The contract, which takes a step toward production-based payments as opposed to Pemex’s standard fixed unitary price-based formula, was approved Nov. 24.

It is expected to be applied to a bid round to cover Santuario, Carrizo, and Magallanes fields in the Chiapas-Tabasco region. The round is presently set for first-quarter 2011. The fields were discovered in 1966, 1962, and 1957, respectively.

The model contract provides for a 25-year term composed of an exploration period and a development and production phase. Duration of both phases may vary by contract. Both periods contain minimum work requirements, and a contractor may terminate the contract after the exploration phase.

The contractor is to be compensated by a fee, adjusted biannually to a weighted producer price index, for each barrel of oil produced in an amount specified by the bidder in the bid round plus a yet-to-be-defined percentage of recoverable costs, subject to each project’s available income.

Other important contract terms include national content obligations, unitization provisions, penalties for noncompliance with minimum work obligations, performance guarantee obligations, anticipated termination, arbitration, and other standard provisions, said attorneys with Thompson & Knight LLC in Mexico City.

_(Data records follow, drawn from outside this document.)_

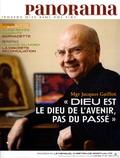 Bertrand Révillion - Panorama N° 444, Juin 2008 : Bernadette - 150e anniversaire des apparitions de Lourdes.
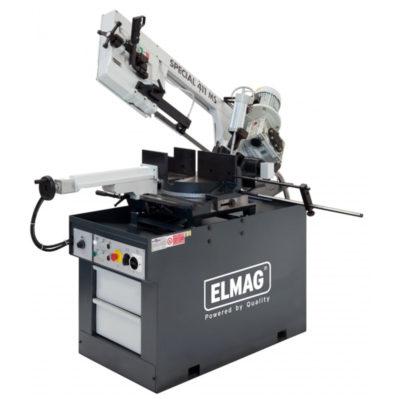 ELMAG SPECIAL 411 M/S félautomata gérvágó szalagfűrészgép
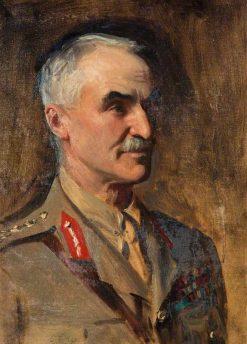 General Henry Sinclair (1861-1929)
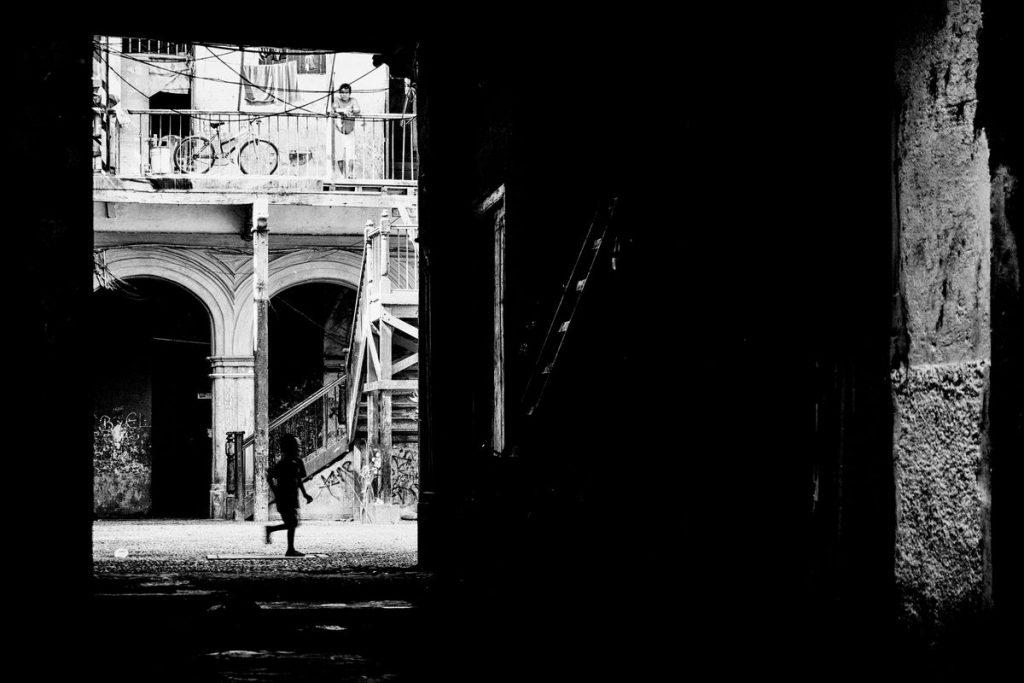 O Javier Doberti Street Photography 3 Web 1024x683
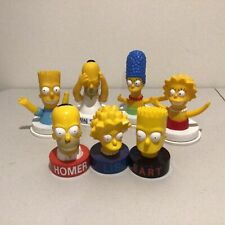 Four 1998 Australia Simpsons KFC Cup Toppers  + Three Other Simpson Heads #563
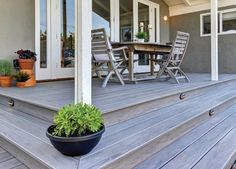 This porch looks very attractive indeed, don't you think? The deck was built using our EasyClean Legacy Ashwood decking. #compositedecking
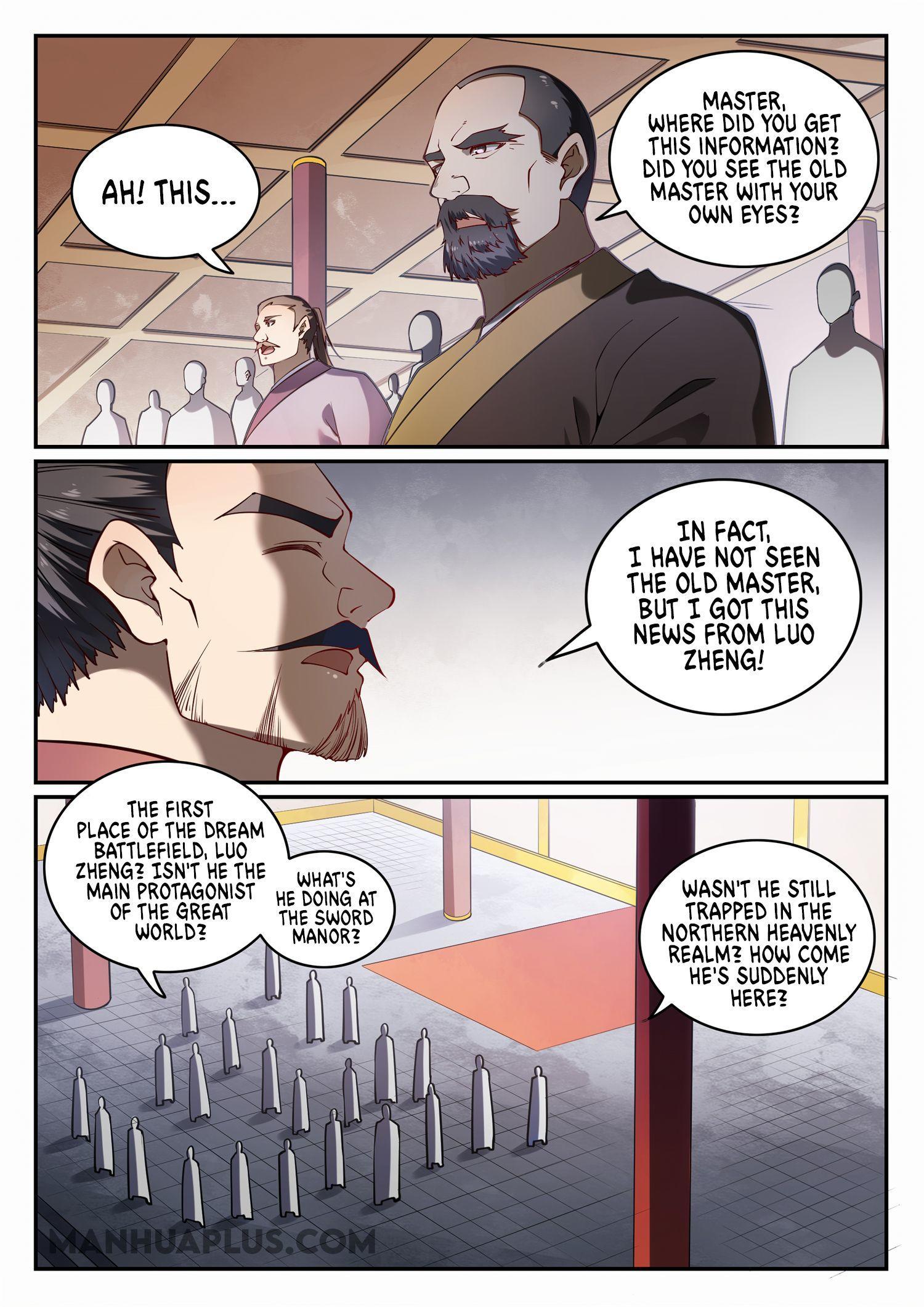 Apotheosis Chapter 695 page 6 - Mangakakalots.com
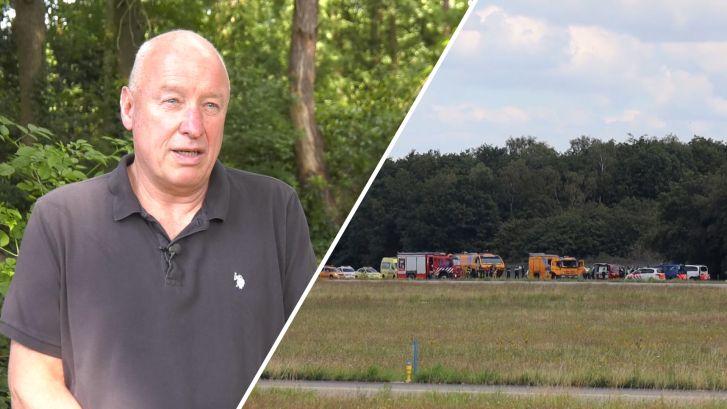 Tragisch weekend voor Nederlandse zweefvliegwereld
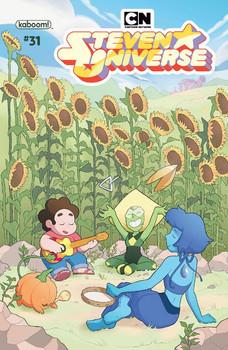 Steven Universe Cover 31.jpg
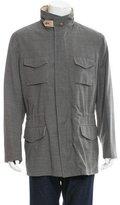Brunello Cucinelli Wool Utility Jacket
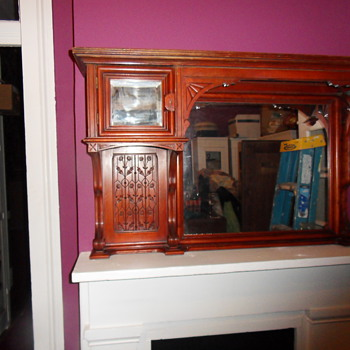 Aesthetic Eastlake Over-Mantel Mirror - Furniture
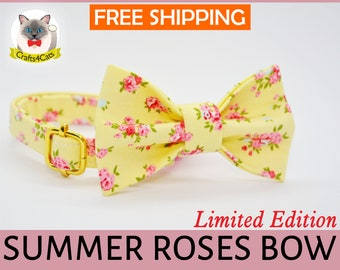 Cat bow tie // Summer Roses // Lemon Floral Cat Collar Bow Tie, safety cat collar, kitten collar, small dog bow tie, summer, cute, fancy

“Most industry experts are skeptical that the new contract will be enough to attract the necessary resources, both economic and technological, to address an ongoing decline in reserves, a steady drop in production, the complex challenges of deepwater drilling, and, most recently, the budgetary constraints Pemex faces as a result of Mexico’s weak public finances,” wrote Gabriel Ruiz Rocha and Miguel B. de Erice of Thompson & Knight.

“All of these elements suggest that even more comprehensive energy reform will be required, but for the time being it is expected that the model contract will spur the interest of domestic and foreign industry participants.”